# BLS Signature Aggregate and Rogue-Key Attacks
## BLS Signature
There are $P_0$, $P_1$, $P_2$, $P_3$ four parties.
$P_0$: secret key $sk_0$, message $m_0$, public key $P_0 = sk_0 \cdot G$, signature $S_0 = H(m_0) \cdot sk_0$
$P_1$: secret key $sk_1$, message $m_1$, public key $P_1 = sk_1 \cdot G$, signature $S_1 = H(m_1) \cdot sk_1$
$P_2$: secret key $sk_2$, message $m_2$, public key $P_2 = sk_2 \cdot G$, signature $S_2 = H(m_2) \cdot sk_2$
$P_3$: secret key $sk_3$, message $m_3$, public key $P_3 = sk_3 \cdot G$, signature $S_3 = H(m_3) \cdot sk_3$
one by one:
$e(G, S_0) = e(P_0, H(m_0))$ and so on.
$H$, hash to curve, result is a point.
$S = S_0 + S_1 + S_2 + S_3$
$\begin{align*} e(G,S) & = e(G, S_0 + S_1 + S_2 + S_3) \\ &= e(G, S_0)\cdot e(G, S_1)\cdot e(G, S_2)\cdot e(G, S_3) \\ &=e(G, sk_0 \cdot H(m_0))\cdot e(G, sk_1 \cdot H(m_1)) \cdot e(G, sk_2 \cdot H(m_2)) \cdot e(G, sk_3 \cdot H(m_3)) \\ &= e(sk_0\cdot G, H(m_0)) \cdot e(sk_1\cdot G, H(m_1)) \cdot e(sk_2\cdot G, H(m_2)) \cdot e(sk_3\cdot G, H(m_3)) \\ &= e(P_0, H(m_0))\cdot e(P_1, H(m_1)) \cdot e(P_2, H(m_2)) \cdot e(P_3, H(m_3)) \end{align*}$
Use aggregated signature, we can compute $n-1$ less expensive pairings. ($2n$ vs $n+1$)
## Rogue-Key Attacks
if $m_0 = m_1 = m_2 = m_3 = m$, for example, in consensus, different nodes sign the same block.

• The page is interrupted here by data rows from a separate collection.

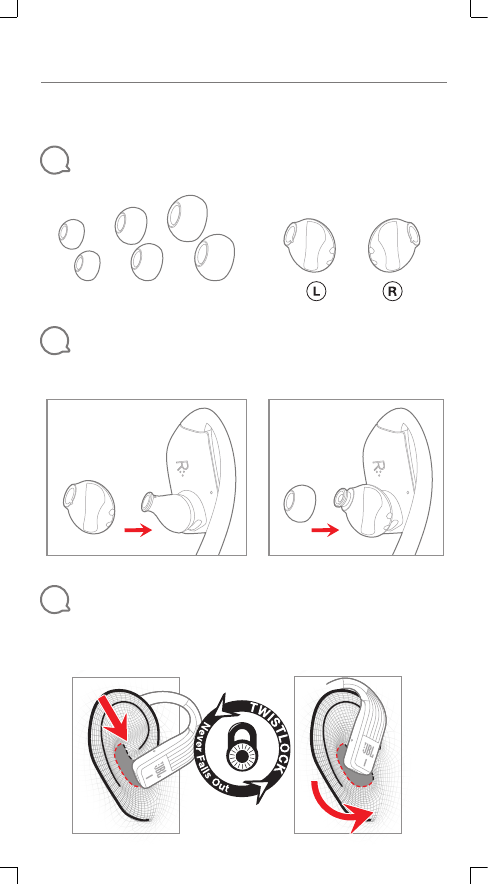 L R

R

R

TWISTLOCK
Never Falls Out

JBL

JBL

There are 5 parties: 4 validators and 1 leader.
### Normal Process
- The leader broadcasts block($m$) to all the validators
- The validators send back signatures $S_0, \dots, S_3$.

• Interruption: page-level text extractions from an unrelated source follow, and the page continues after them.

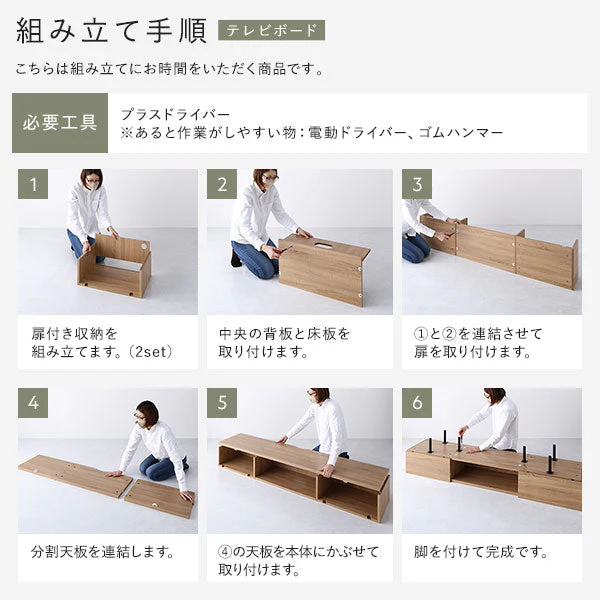 組み立て手順 テレビボード

こちらは組み立てにお時間をいただく商品です。

必要工具

プラスドライバー
※あると作業がしやすい物：電動ドライバー、ゴムハンマー

1

扉付き収納を組み立てます。（2set）

2

中央の背板と床板を取り付けます。

3

①と②を連結させて扉を取り付けます。

4

分割天板を連結します。

5

④の天板を本体にかぶせて取り付けます。

6

脚を付けて完成です。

- The leader broadcasts the aggregated signature $S=S_0+S_1+ S_2 +S_3$
- The validators validate $e(G, S) = e(P, H(m))$ with $P=P_0 + P_1+P_2 + P_3$, as $e(G, S) = e(P_0, H(m))\cdot e(P_1, H(m))\cdot e(P_2, H(m)) \cdot e(P_3, H(m)) = e(P_0+P_1+P_2+P_3, H(m))$.
### As a malicious leader
The malicious leader want to change the block, such as he want to double-spend.

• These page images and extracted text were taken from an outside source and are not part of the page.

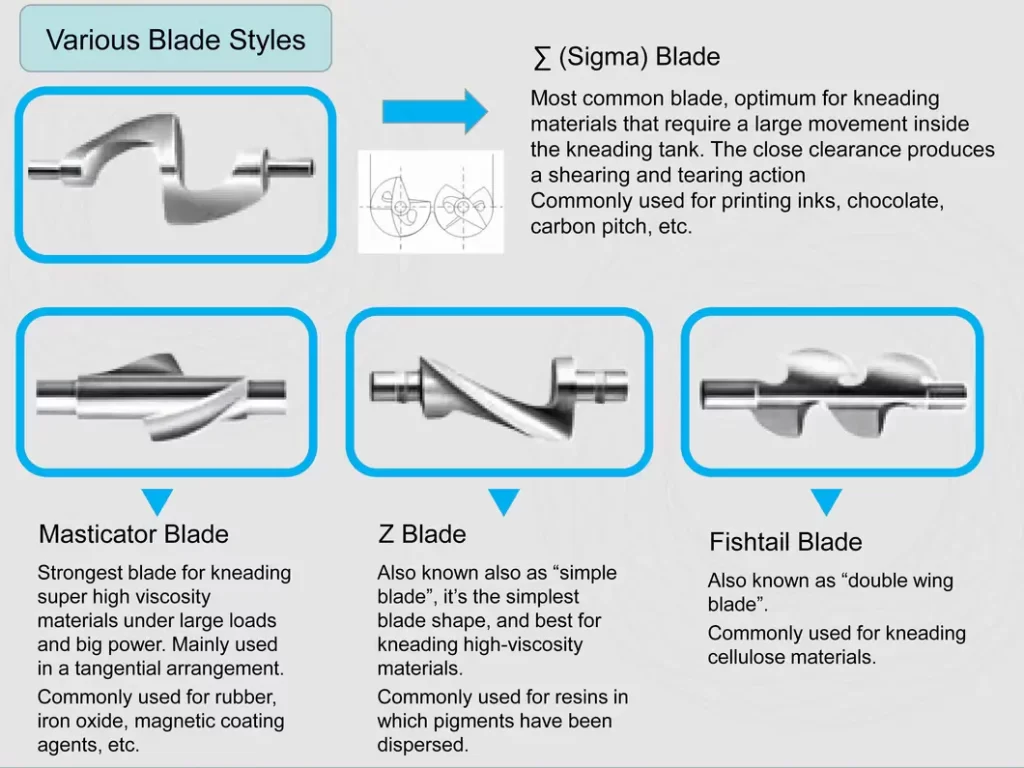 Various Blade Styles

∑ (Sigma) Blade

Most common blade, optimum for kneading materials that require a large movement inside the kneading tank. The close clearance produces a shearing and tearing action
Commonly used for printing inks, chocolate, carbon pitch, etc.

Masticator Blade

Strongest blade for kneading super high viscosity materials under large loads and big power. Mainly used in a tangential arrangement.

Commonly used for rubber, iron oxide, magnetic coating agents, etc.

Z Blade

Also known also as “simple blade”, it’s the simplest blade shape, and best for kneading high-viscosity materials.

Commonly used for resins in which pigments have been dispersed.

Fishtail Blade

Also known as “double wing blade”.

Commonly used for kneading cellulose materials.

- The leader new a secret key $sk^\prime$, with public key $P^\prime = sk^\prime \cdot G$
- The leader sign the new block($m^\prime$): $S^\prime = sk^\prime \cdot H(m^\prime)$
- The leader public new public key $P_4 = P^\prime - (P_0 + P_1 + P_2 + P_3) = P^\prime -P_\text{origin}$
- The leader public new signature $S_4 = S^\prime - (S_0+ S_1+S_2+S_3) = S^\prime - S_\text{origin}$
- Other validators aggregate: $S_\text{new} = S_0 + \cdots + S_4 = S^\prime$, $P_\text{new} = P_0 + \cdots + P_4 = P^\prime$, $e(G, S_\text{new}) = e(G, S^\prime) = e(P^\prime, H(m^\prime)) = e(P_\text{new}, H(m^\prime))$, So validators think the new block($m^\prime)$ is legal.